*TASK DETAILS*
Convert the listing below into a Markdown table with the columns "Number" and "Entry," numbering each row. Start at the line containing "Between (x=39, y=171)", go on through the last line of the listing, and omit blank lines.

*THE RECORDS*
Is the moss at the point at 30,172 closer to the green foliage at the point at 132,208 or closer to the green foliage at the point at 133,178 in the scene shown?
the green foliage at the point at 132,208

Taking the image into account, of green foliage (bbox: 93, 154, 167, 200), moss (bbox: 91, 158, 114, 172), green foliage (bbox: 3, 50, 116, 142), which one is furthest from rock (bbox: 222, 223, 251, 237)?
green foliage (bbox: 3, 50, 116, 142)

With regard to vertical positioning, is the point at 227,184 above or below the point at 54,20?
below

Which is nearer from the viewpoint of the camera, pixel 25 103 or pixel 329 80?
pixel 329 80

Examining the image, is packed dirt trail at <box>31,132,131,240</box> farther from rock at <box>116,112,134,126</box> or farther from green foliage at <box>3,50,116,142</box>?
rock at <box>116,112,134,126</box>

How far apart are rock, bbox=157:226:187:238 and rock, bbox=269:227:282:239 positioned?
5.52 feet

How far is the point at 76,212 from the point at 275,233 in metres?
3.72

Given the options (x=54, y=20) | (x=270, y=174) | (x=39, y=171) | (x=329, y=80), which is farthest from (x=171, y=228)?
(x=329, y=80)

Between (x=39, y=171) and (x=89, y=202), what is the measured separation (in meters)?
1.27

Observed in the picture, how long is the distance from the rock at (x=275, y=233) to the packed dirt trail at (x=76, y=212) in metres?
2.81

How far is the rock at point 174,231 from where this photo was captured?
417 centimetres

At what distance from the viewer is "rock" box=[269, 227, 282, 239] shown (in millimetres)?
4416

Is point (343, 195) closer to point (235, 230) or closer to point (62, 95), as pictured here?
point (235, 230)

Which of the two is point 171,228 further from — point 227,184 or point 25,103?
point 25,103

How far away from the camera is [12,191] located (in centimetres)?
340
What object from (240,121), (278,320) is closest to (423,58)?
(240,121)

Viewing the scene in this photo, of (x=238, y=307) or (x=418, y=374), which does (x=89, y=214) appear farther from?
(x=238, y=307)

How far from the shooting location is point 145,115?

*ANSWER IN FULL*
| Number | Entry |
|---|---|
| 1 | Between (x=39, y=171) and (x=89, y=202), what is the measured separation (in meters)? |
| 2 | 1.27 |
| 3 | Observed in the picture, how long is the distance from the rock at (x=275, y=233) to the packed dirt trail at (x=76, y=212) in metres? |
| 4 | 2.81 |
| 5 | How far is the rock at point 174,231 from where this photo was captured? |
| 6 | 417 centimetres |
| 7 | At what distance from the viewer is "rock" box=[269, 227, 282, 239] shown (in millimetres)? |
| 8 | 4416 |
| 9 | Is point (343, 195) closer to point (235, 230) or closer to point (62, 95), as pictured here? |
| 10 | point (235, 230) |
| 11 | Which of the two is point 171,228 further from — point 227,184 or point 25,103? |
| 12 | point 25,103 |
| 13 | How far away from the camera is [12,191] located (in centimetres)? |
| 14 | 340 |
| 15 | What object from (240,121), (278,320) is closest to (423,58)? |
| 16 | (240,121) |
| 17 | Viewing the scene in this photo, of (x=238, y=307) or (x=418, y=374), which does (x=89, y=214) appear farther from? |
| 18 | (x=238, y=307) |
| 19 | How far from the shooting location is point 145,115? |